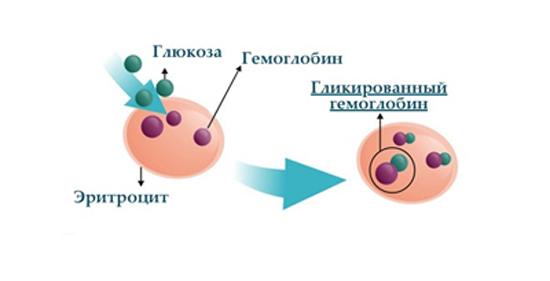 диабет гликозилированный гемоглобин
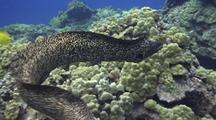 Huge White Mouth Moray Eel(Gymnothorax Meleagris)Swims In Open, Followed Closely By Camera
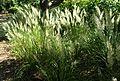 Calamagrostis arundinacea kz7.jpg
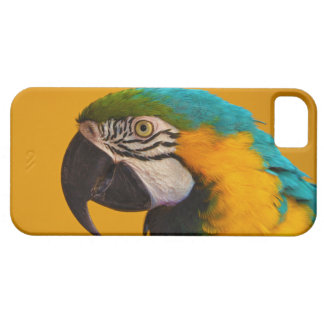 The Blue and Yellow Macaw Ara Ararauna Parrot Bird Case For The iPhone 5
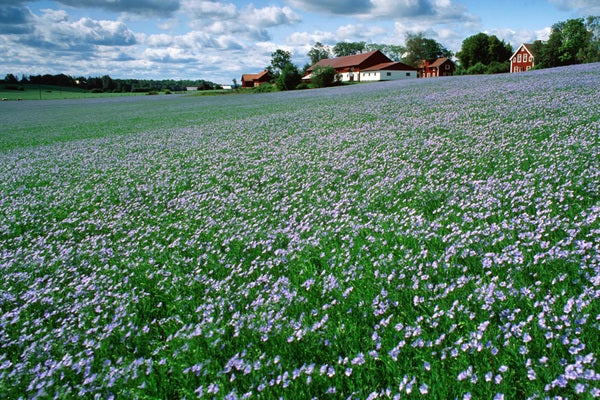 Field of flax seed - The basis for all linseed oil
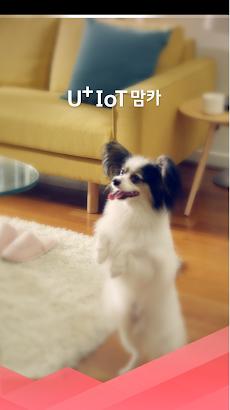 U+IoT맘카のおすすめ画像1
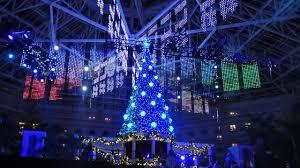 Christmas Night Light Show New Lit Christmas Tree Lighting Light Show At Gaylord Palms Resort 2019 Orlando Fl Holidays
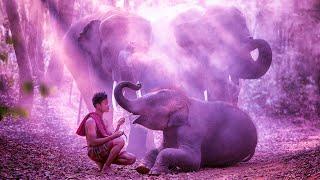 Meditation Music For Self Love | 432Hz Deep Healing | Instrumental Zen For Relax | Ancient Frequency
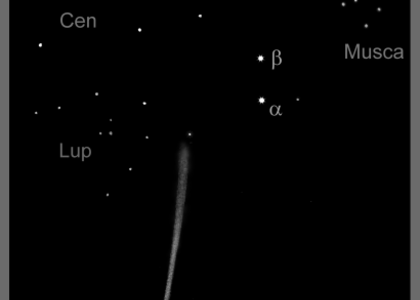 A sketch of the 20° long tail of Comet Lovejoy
..........
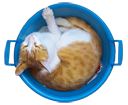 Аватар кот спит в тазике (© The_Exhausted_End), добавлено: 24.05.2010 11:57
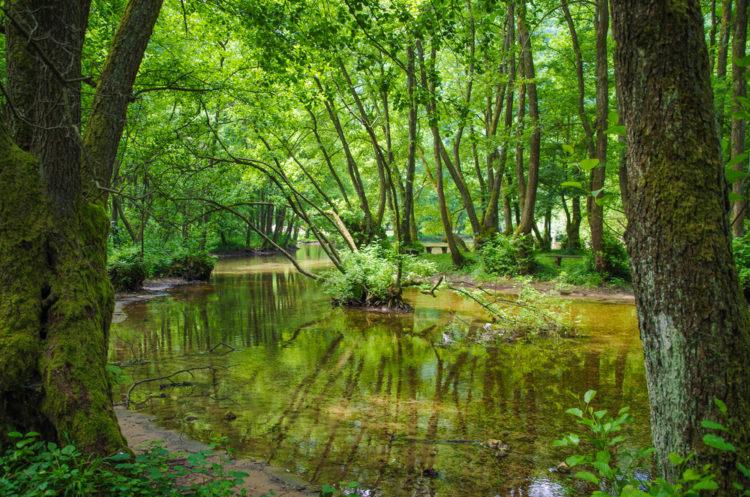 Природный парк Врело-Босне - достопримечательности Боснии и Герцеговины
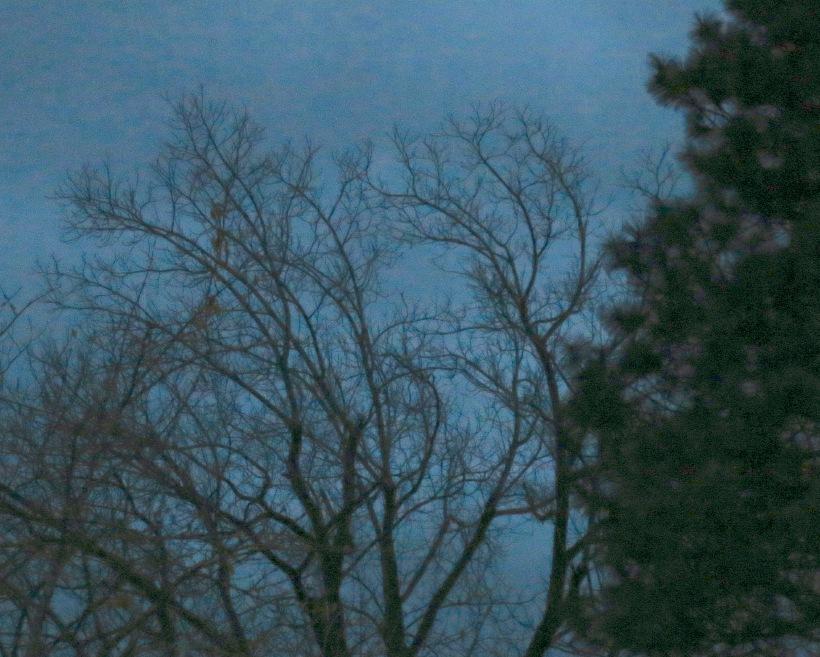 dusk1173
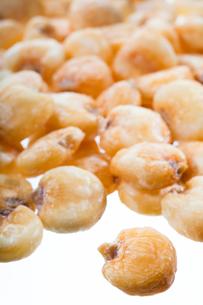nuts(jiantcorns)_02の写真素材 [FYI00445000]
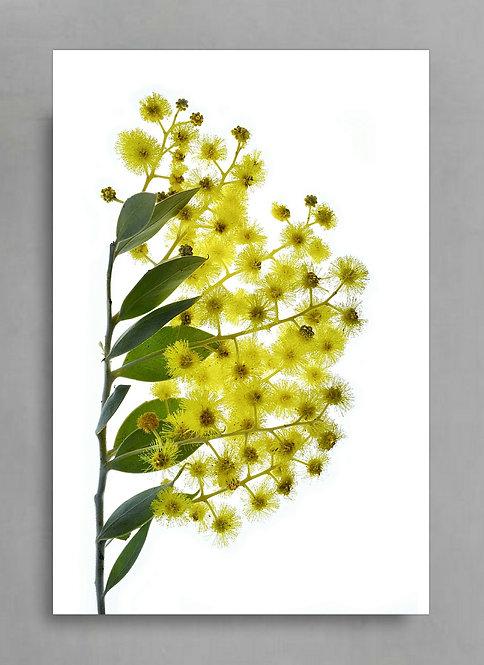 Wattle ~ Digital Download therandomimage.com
..........
=== WHAT THE TASK REQUIRES ===
What are the lines in the records above, word for word, from the one containing "Аватар кот спит" through the one containing "Wattle ~ Digital Download therandomimage.com", both ends included and pictures left out?

=== ANSWER TO THE PROBLEM ===
 Аватар кот спит в тазике (© The_Exhausted_End), добавлено: 24.05.2010 11:57
 Природный парк Врело-Босне - достопримечательности Боснии и Герцеговины
 dusk1173
nuts(jiantcorns)_02の写真素材 [FYI00445000]
 Wattle ~ Digital Download therandomimage.com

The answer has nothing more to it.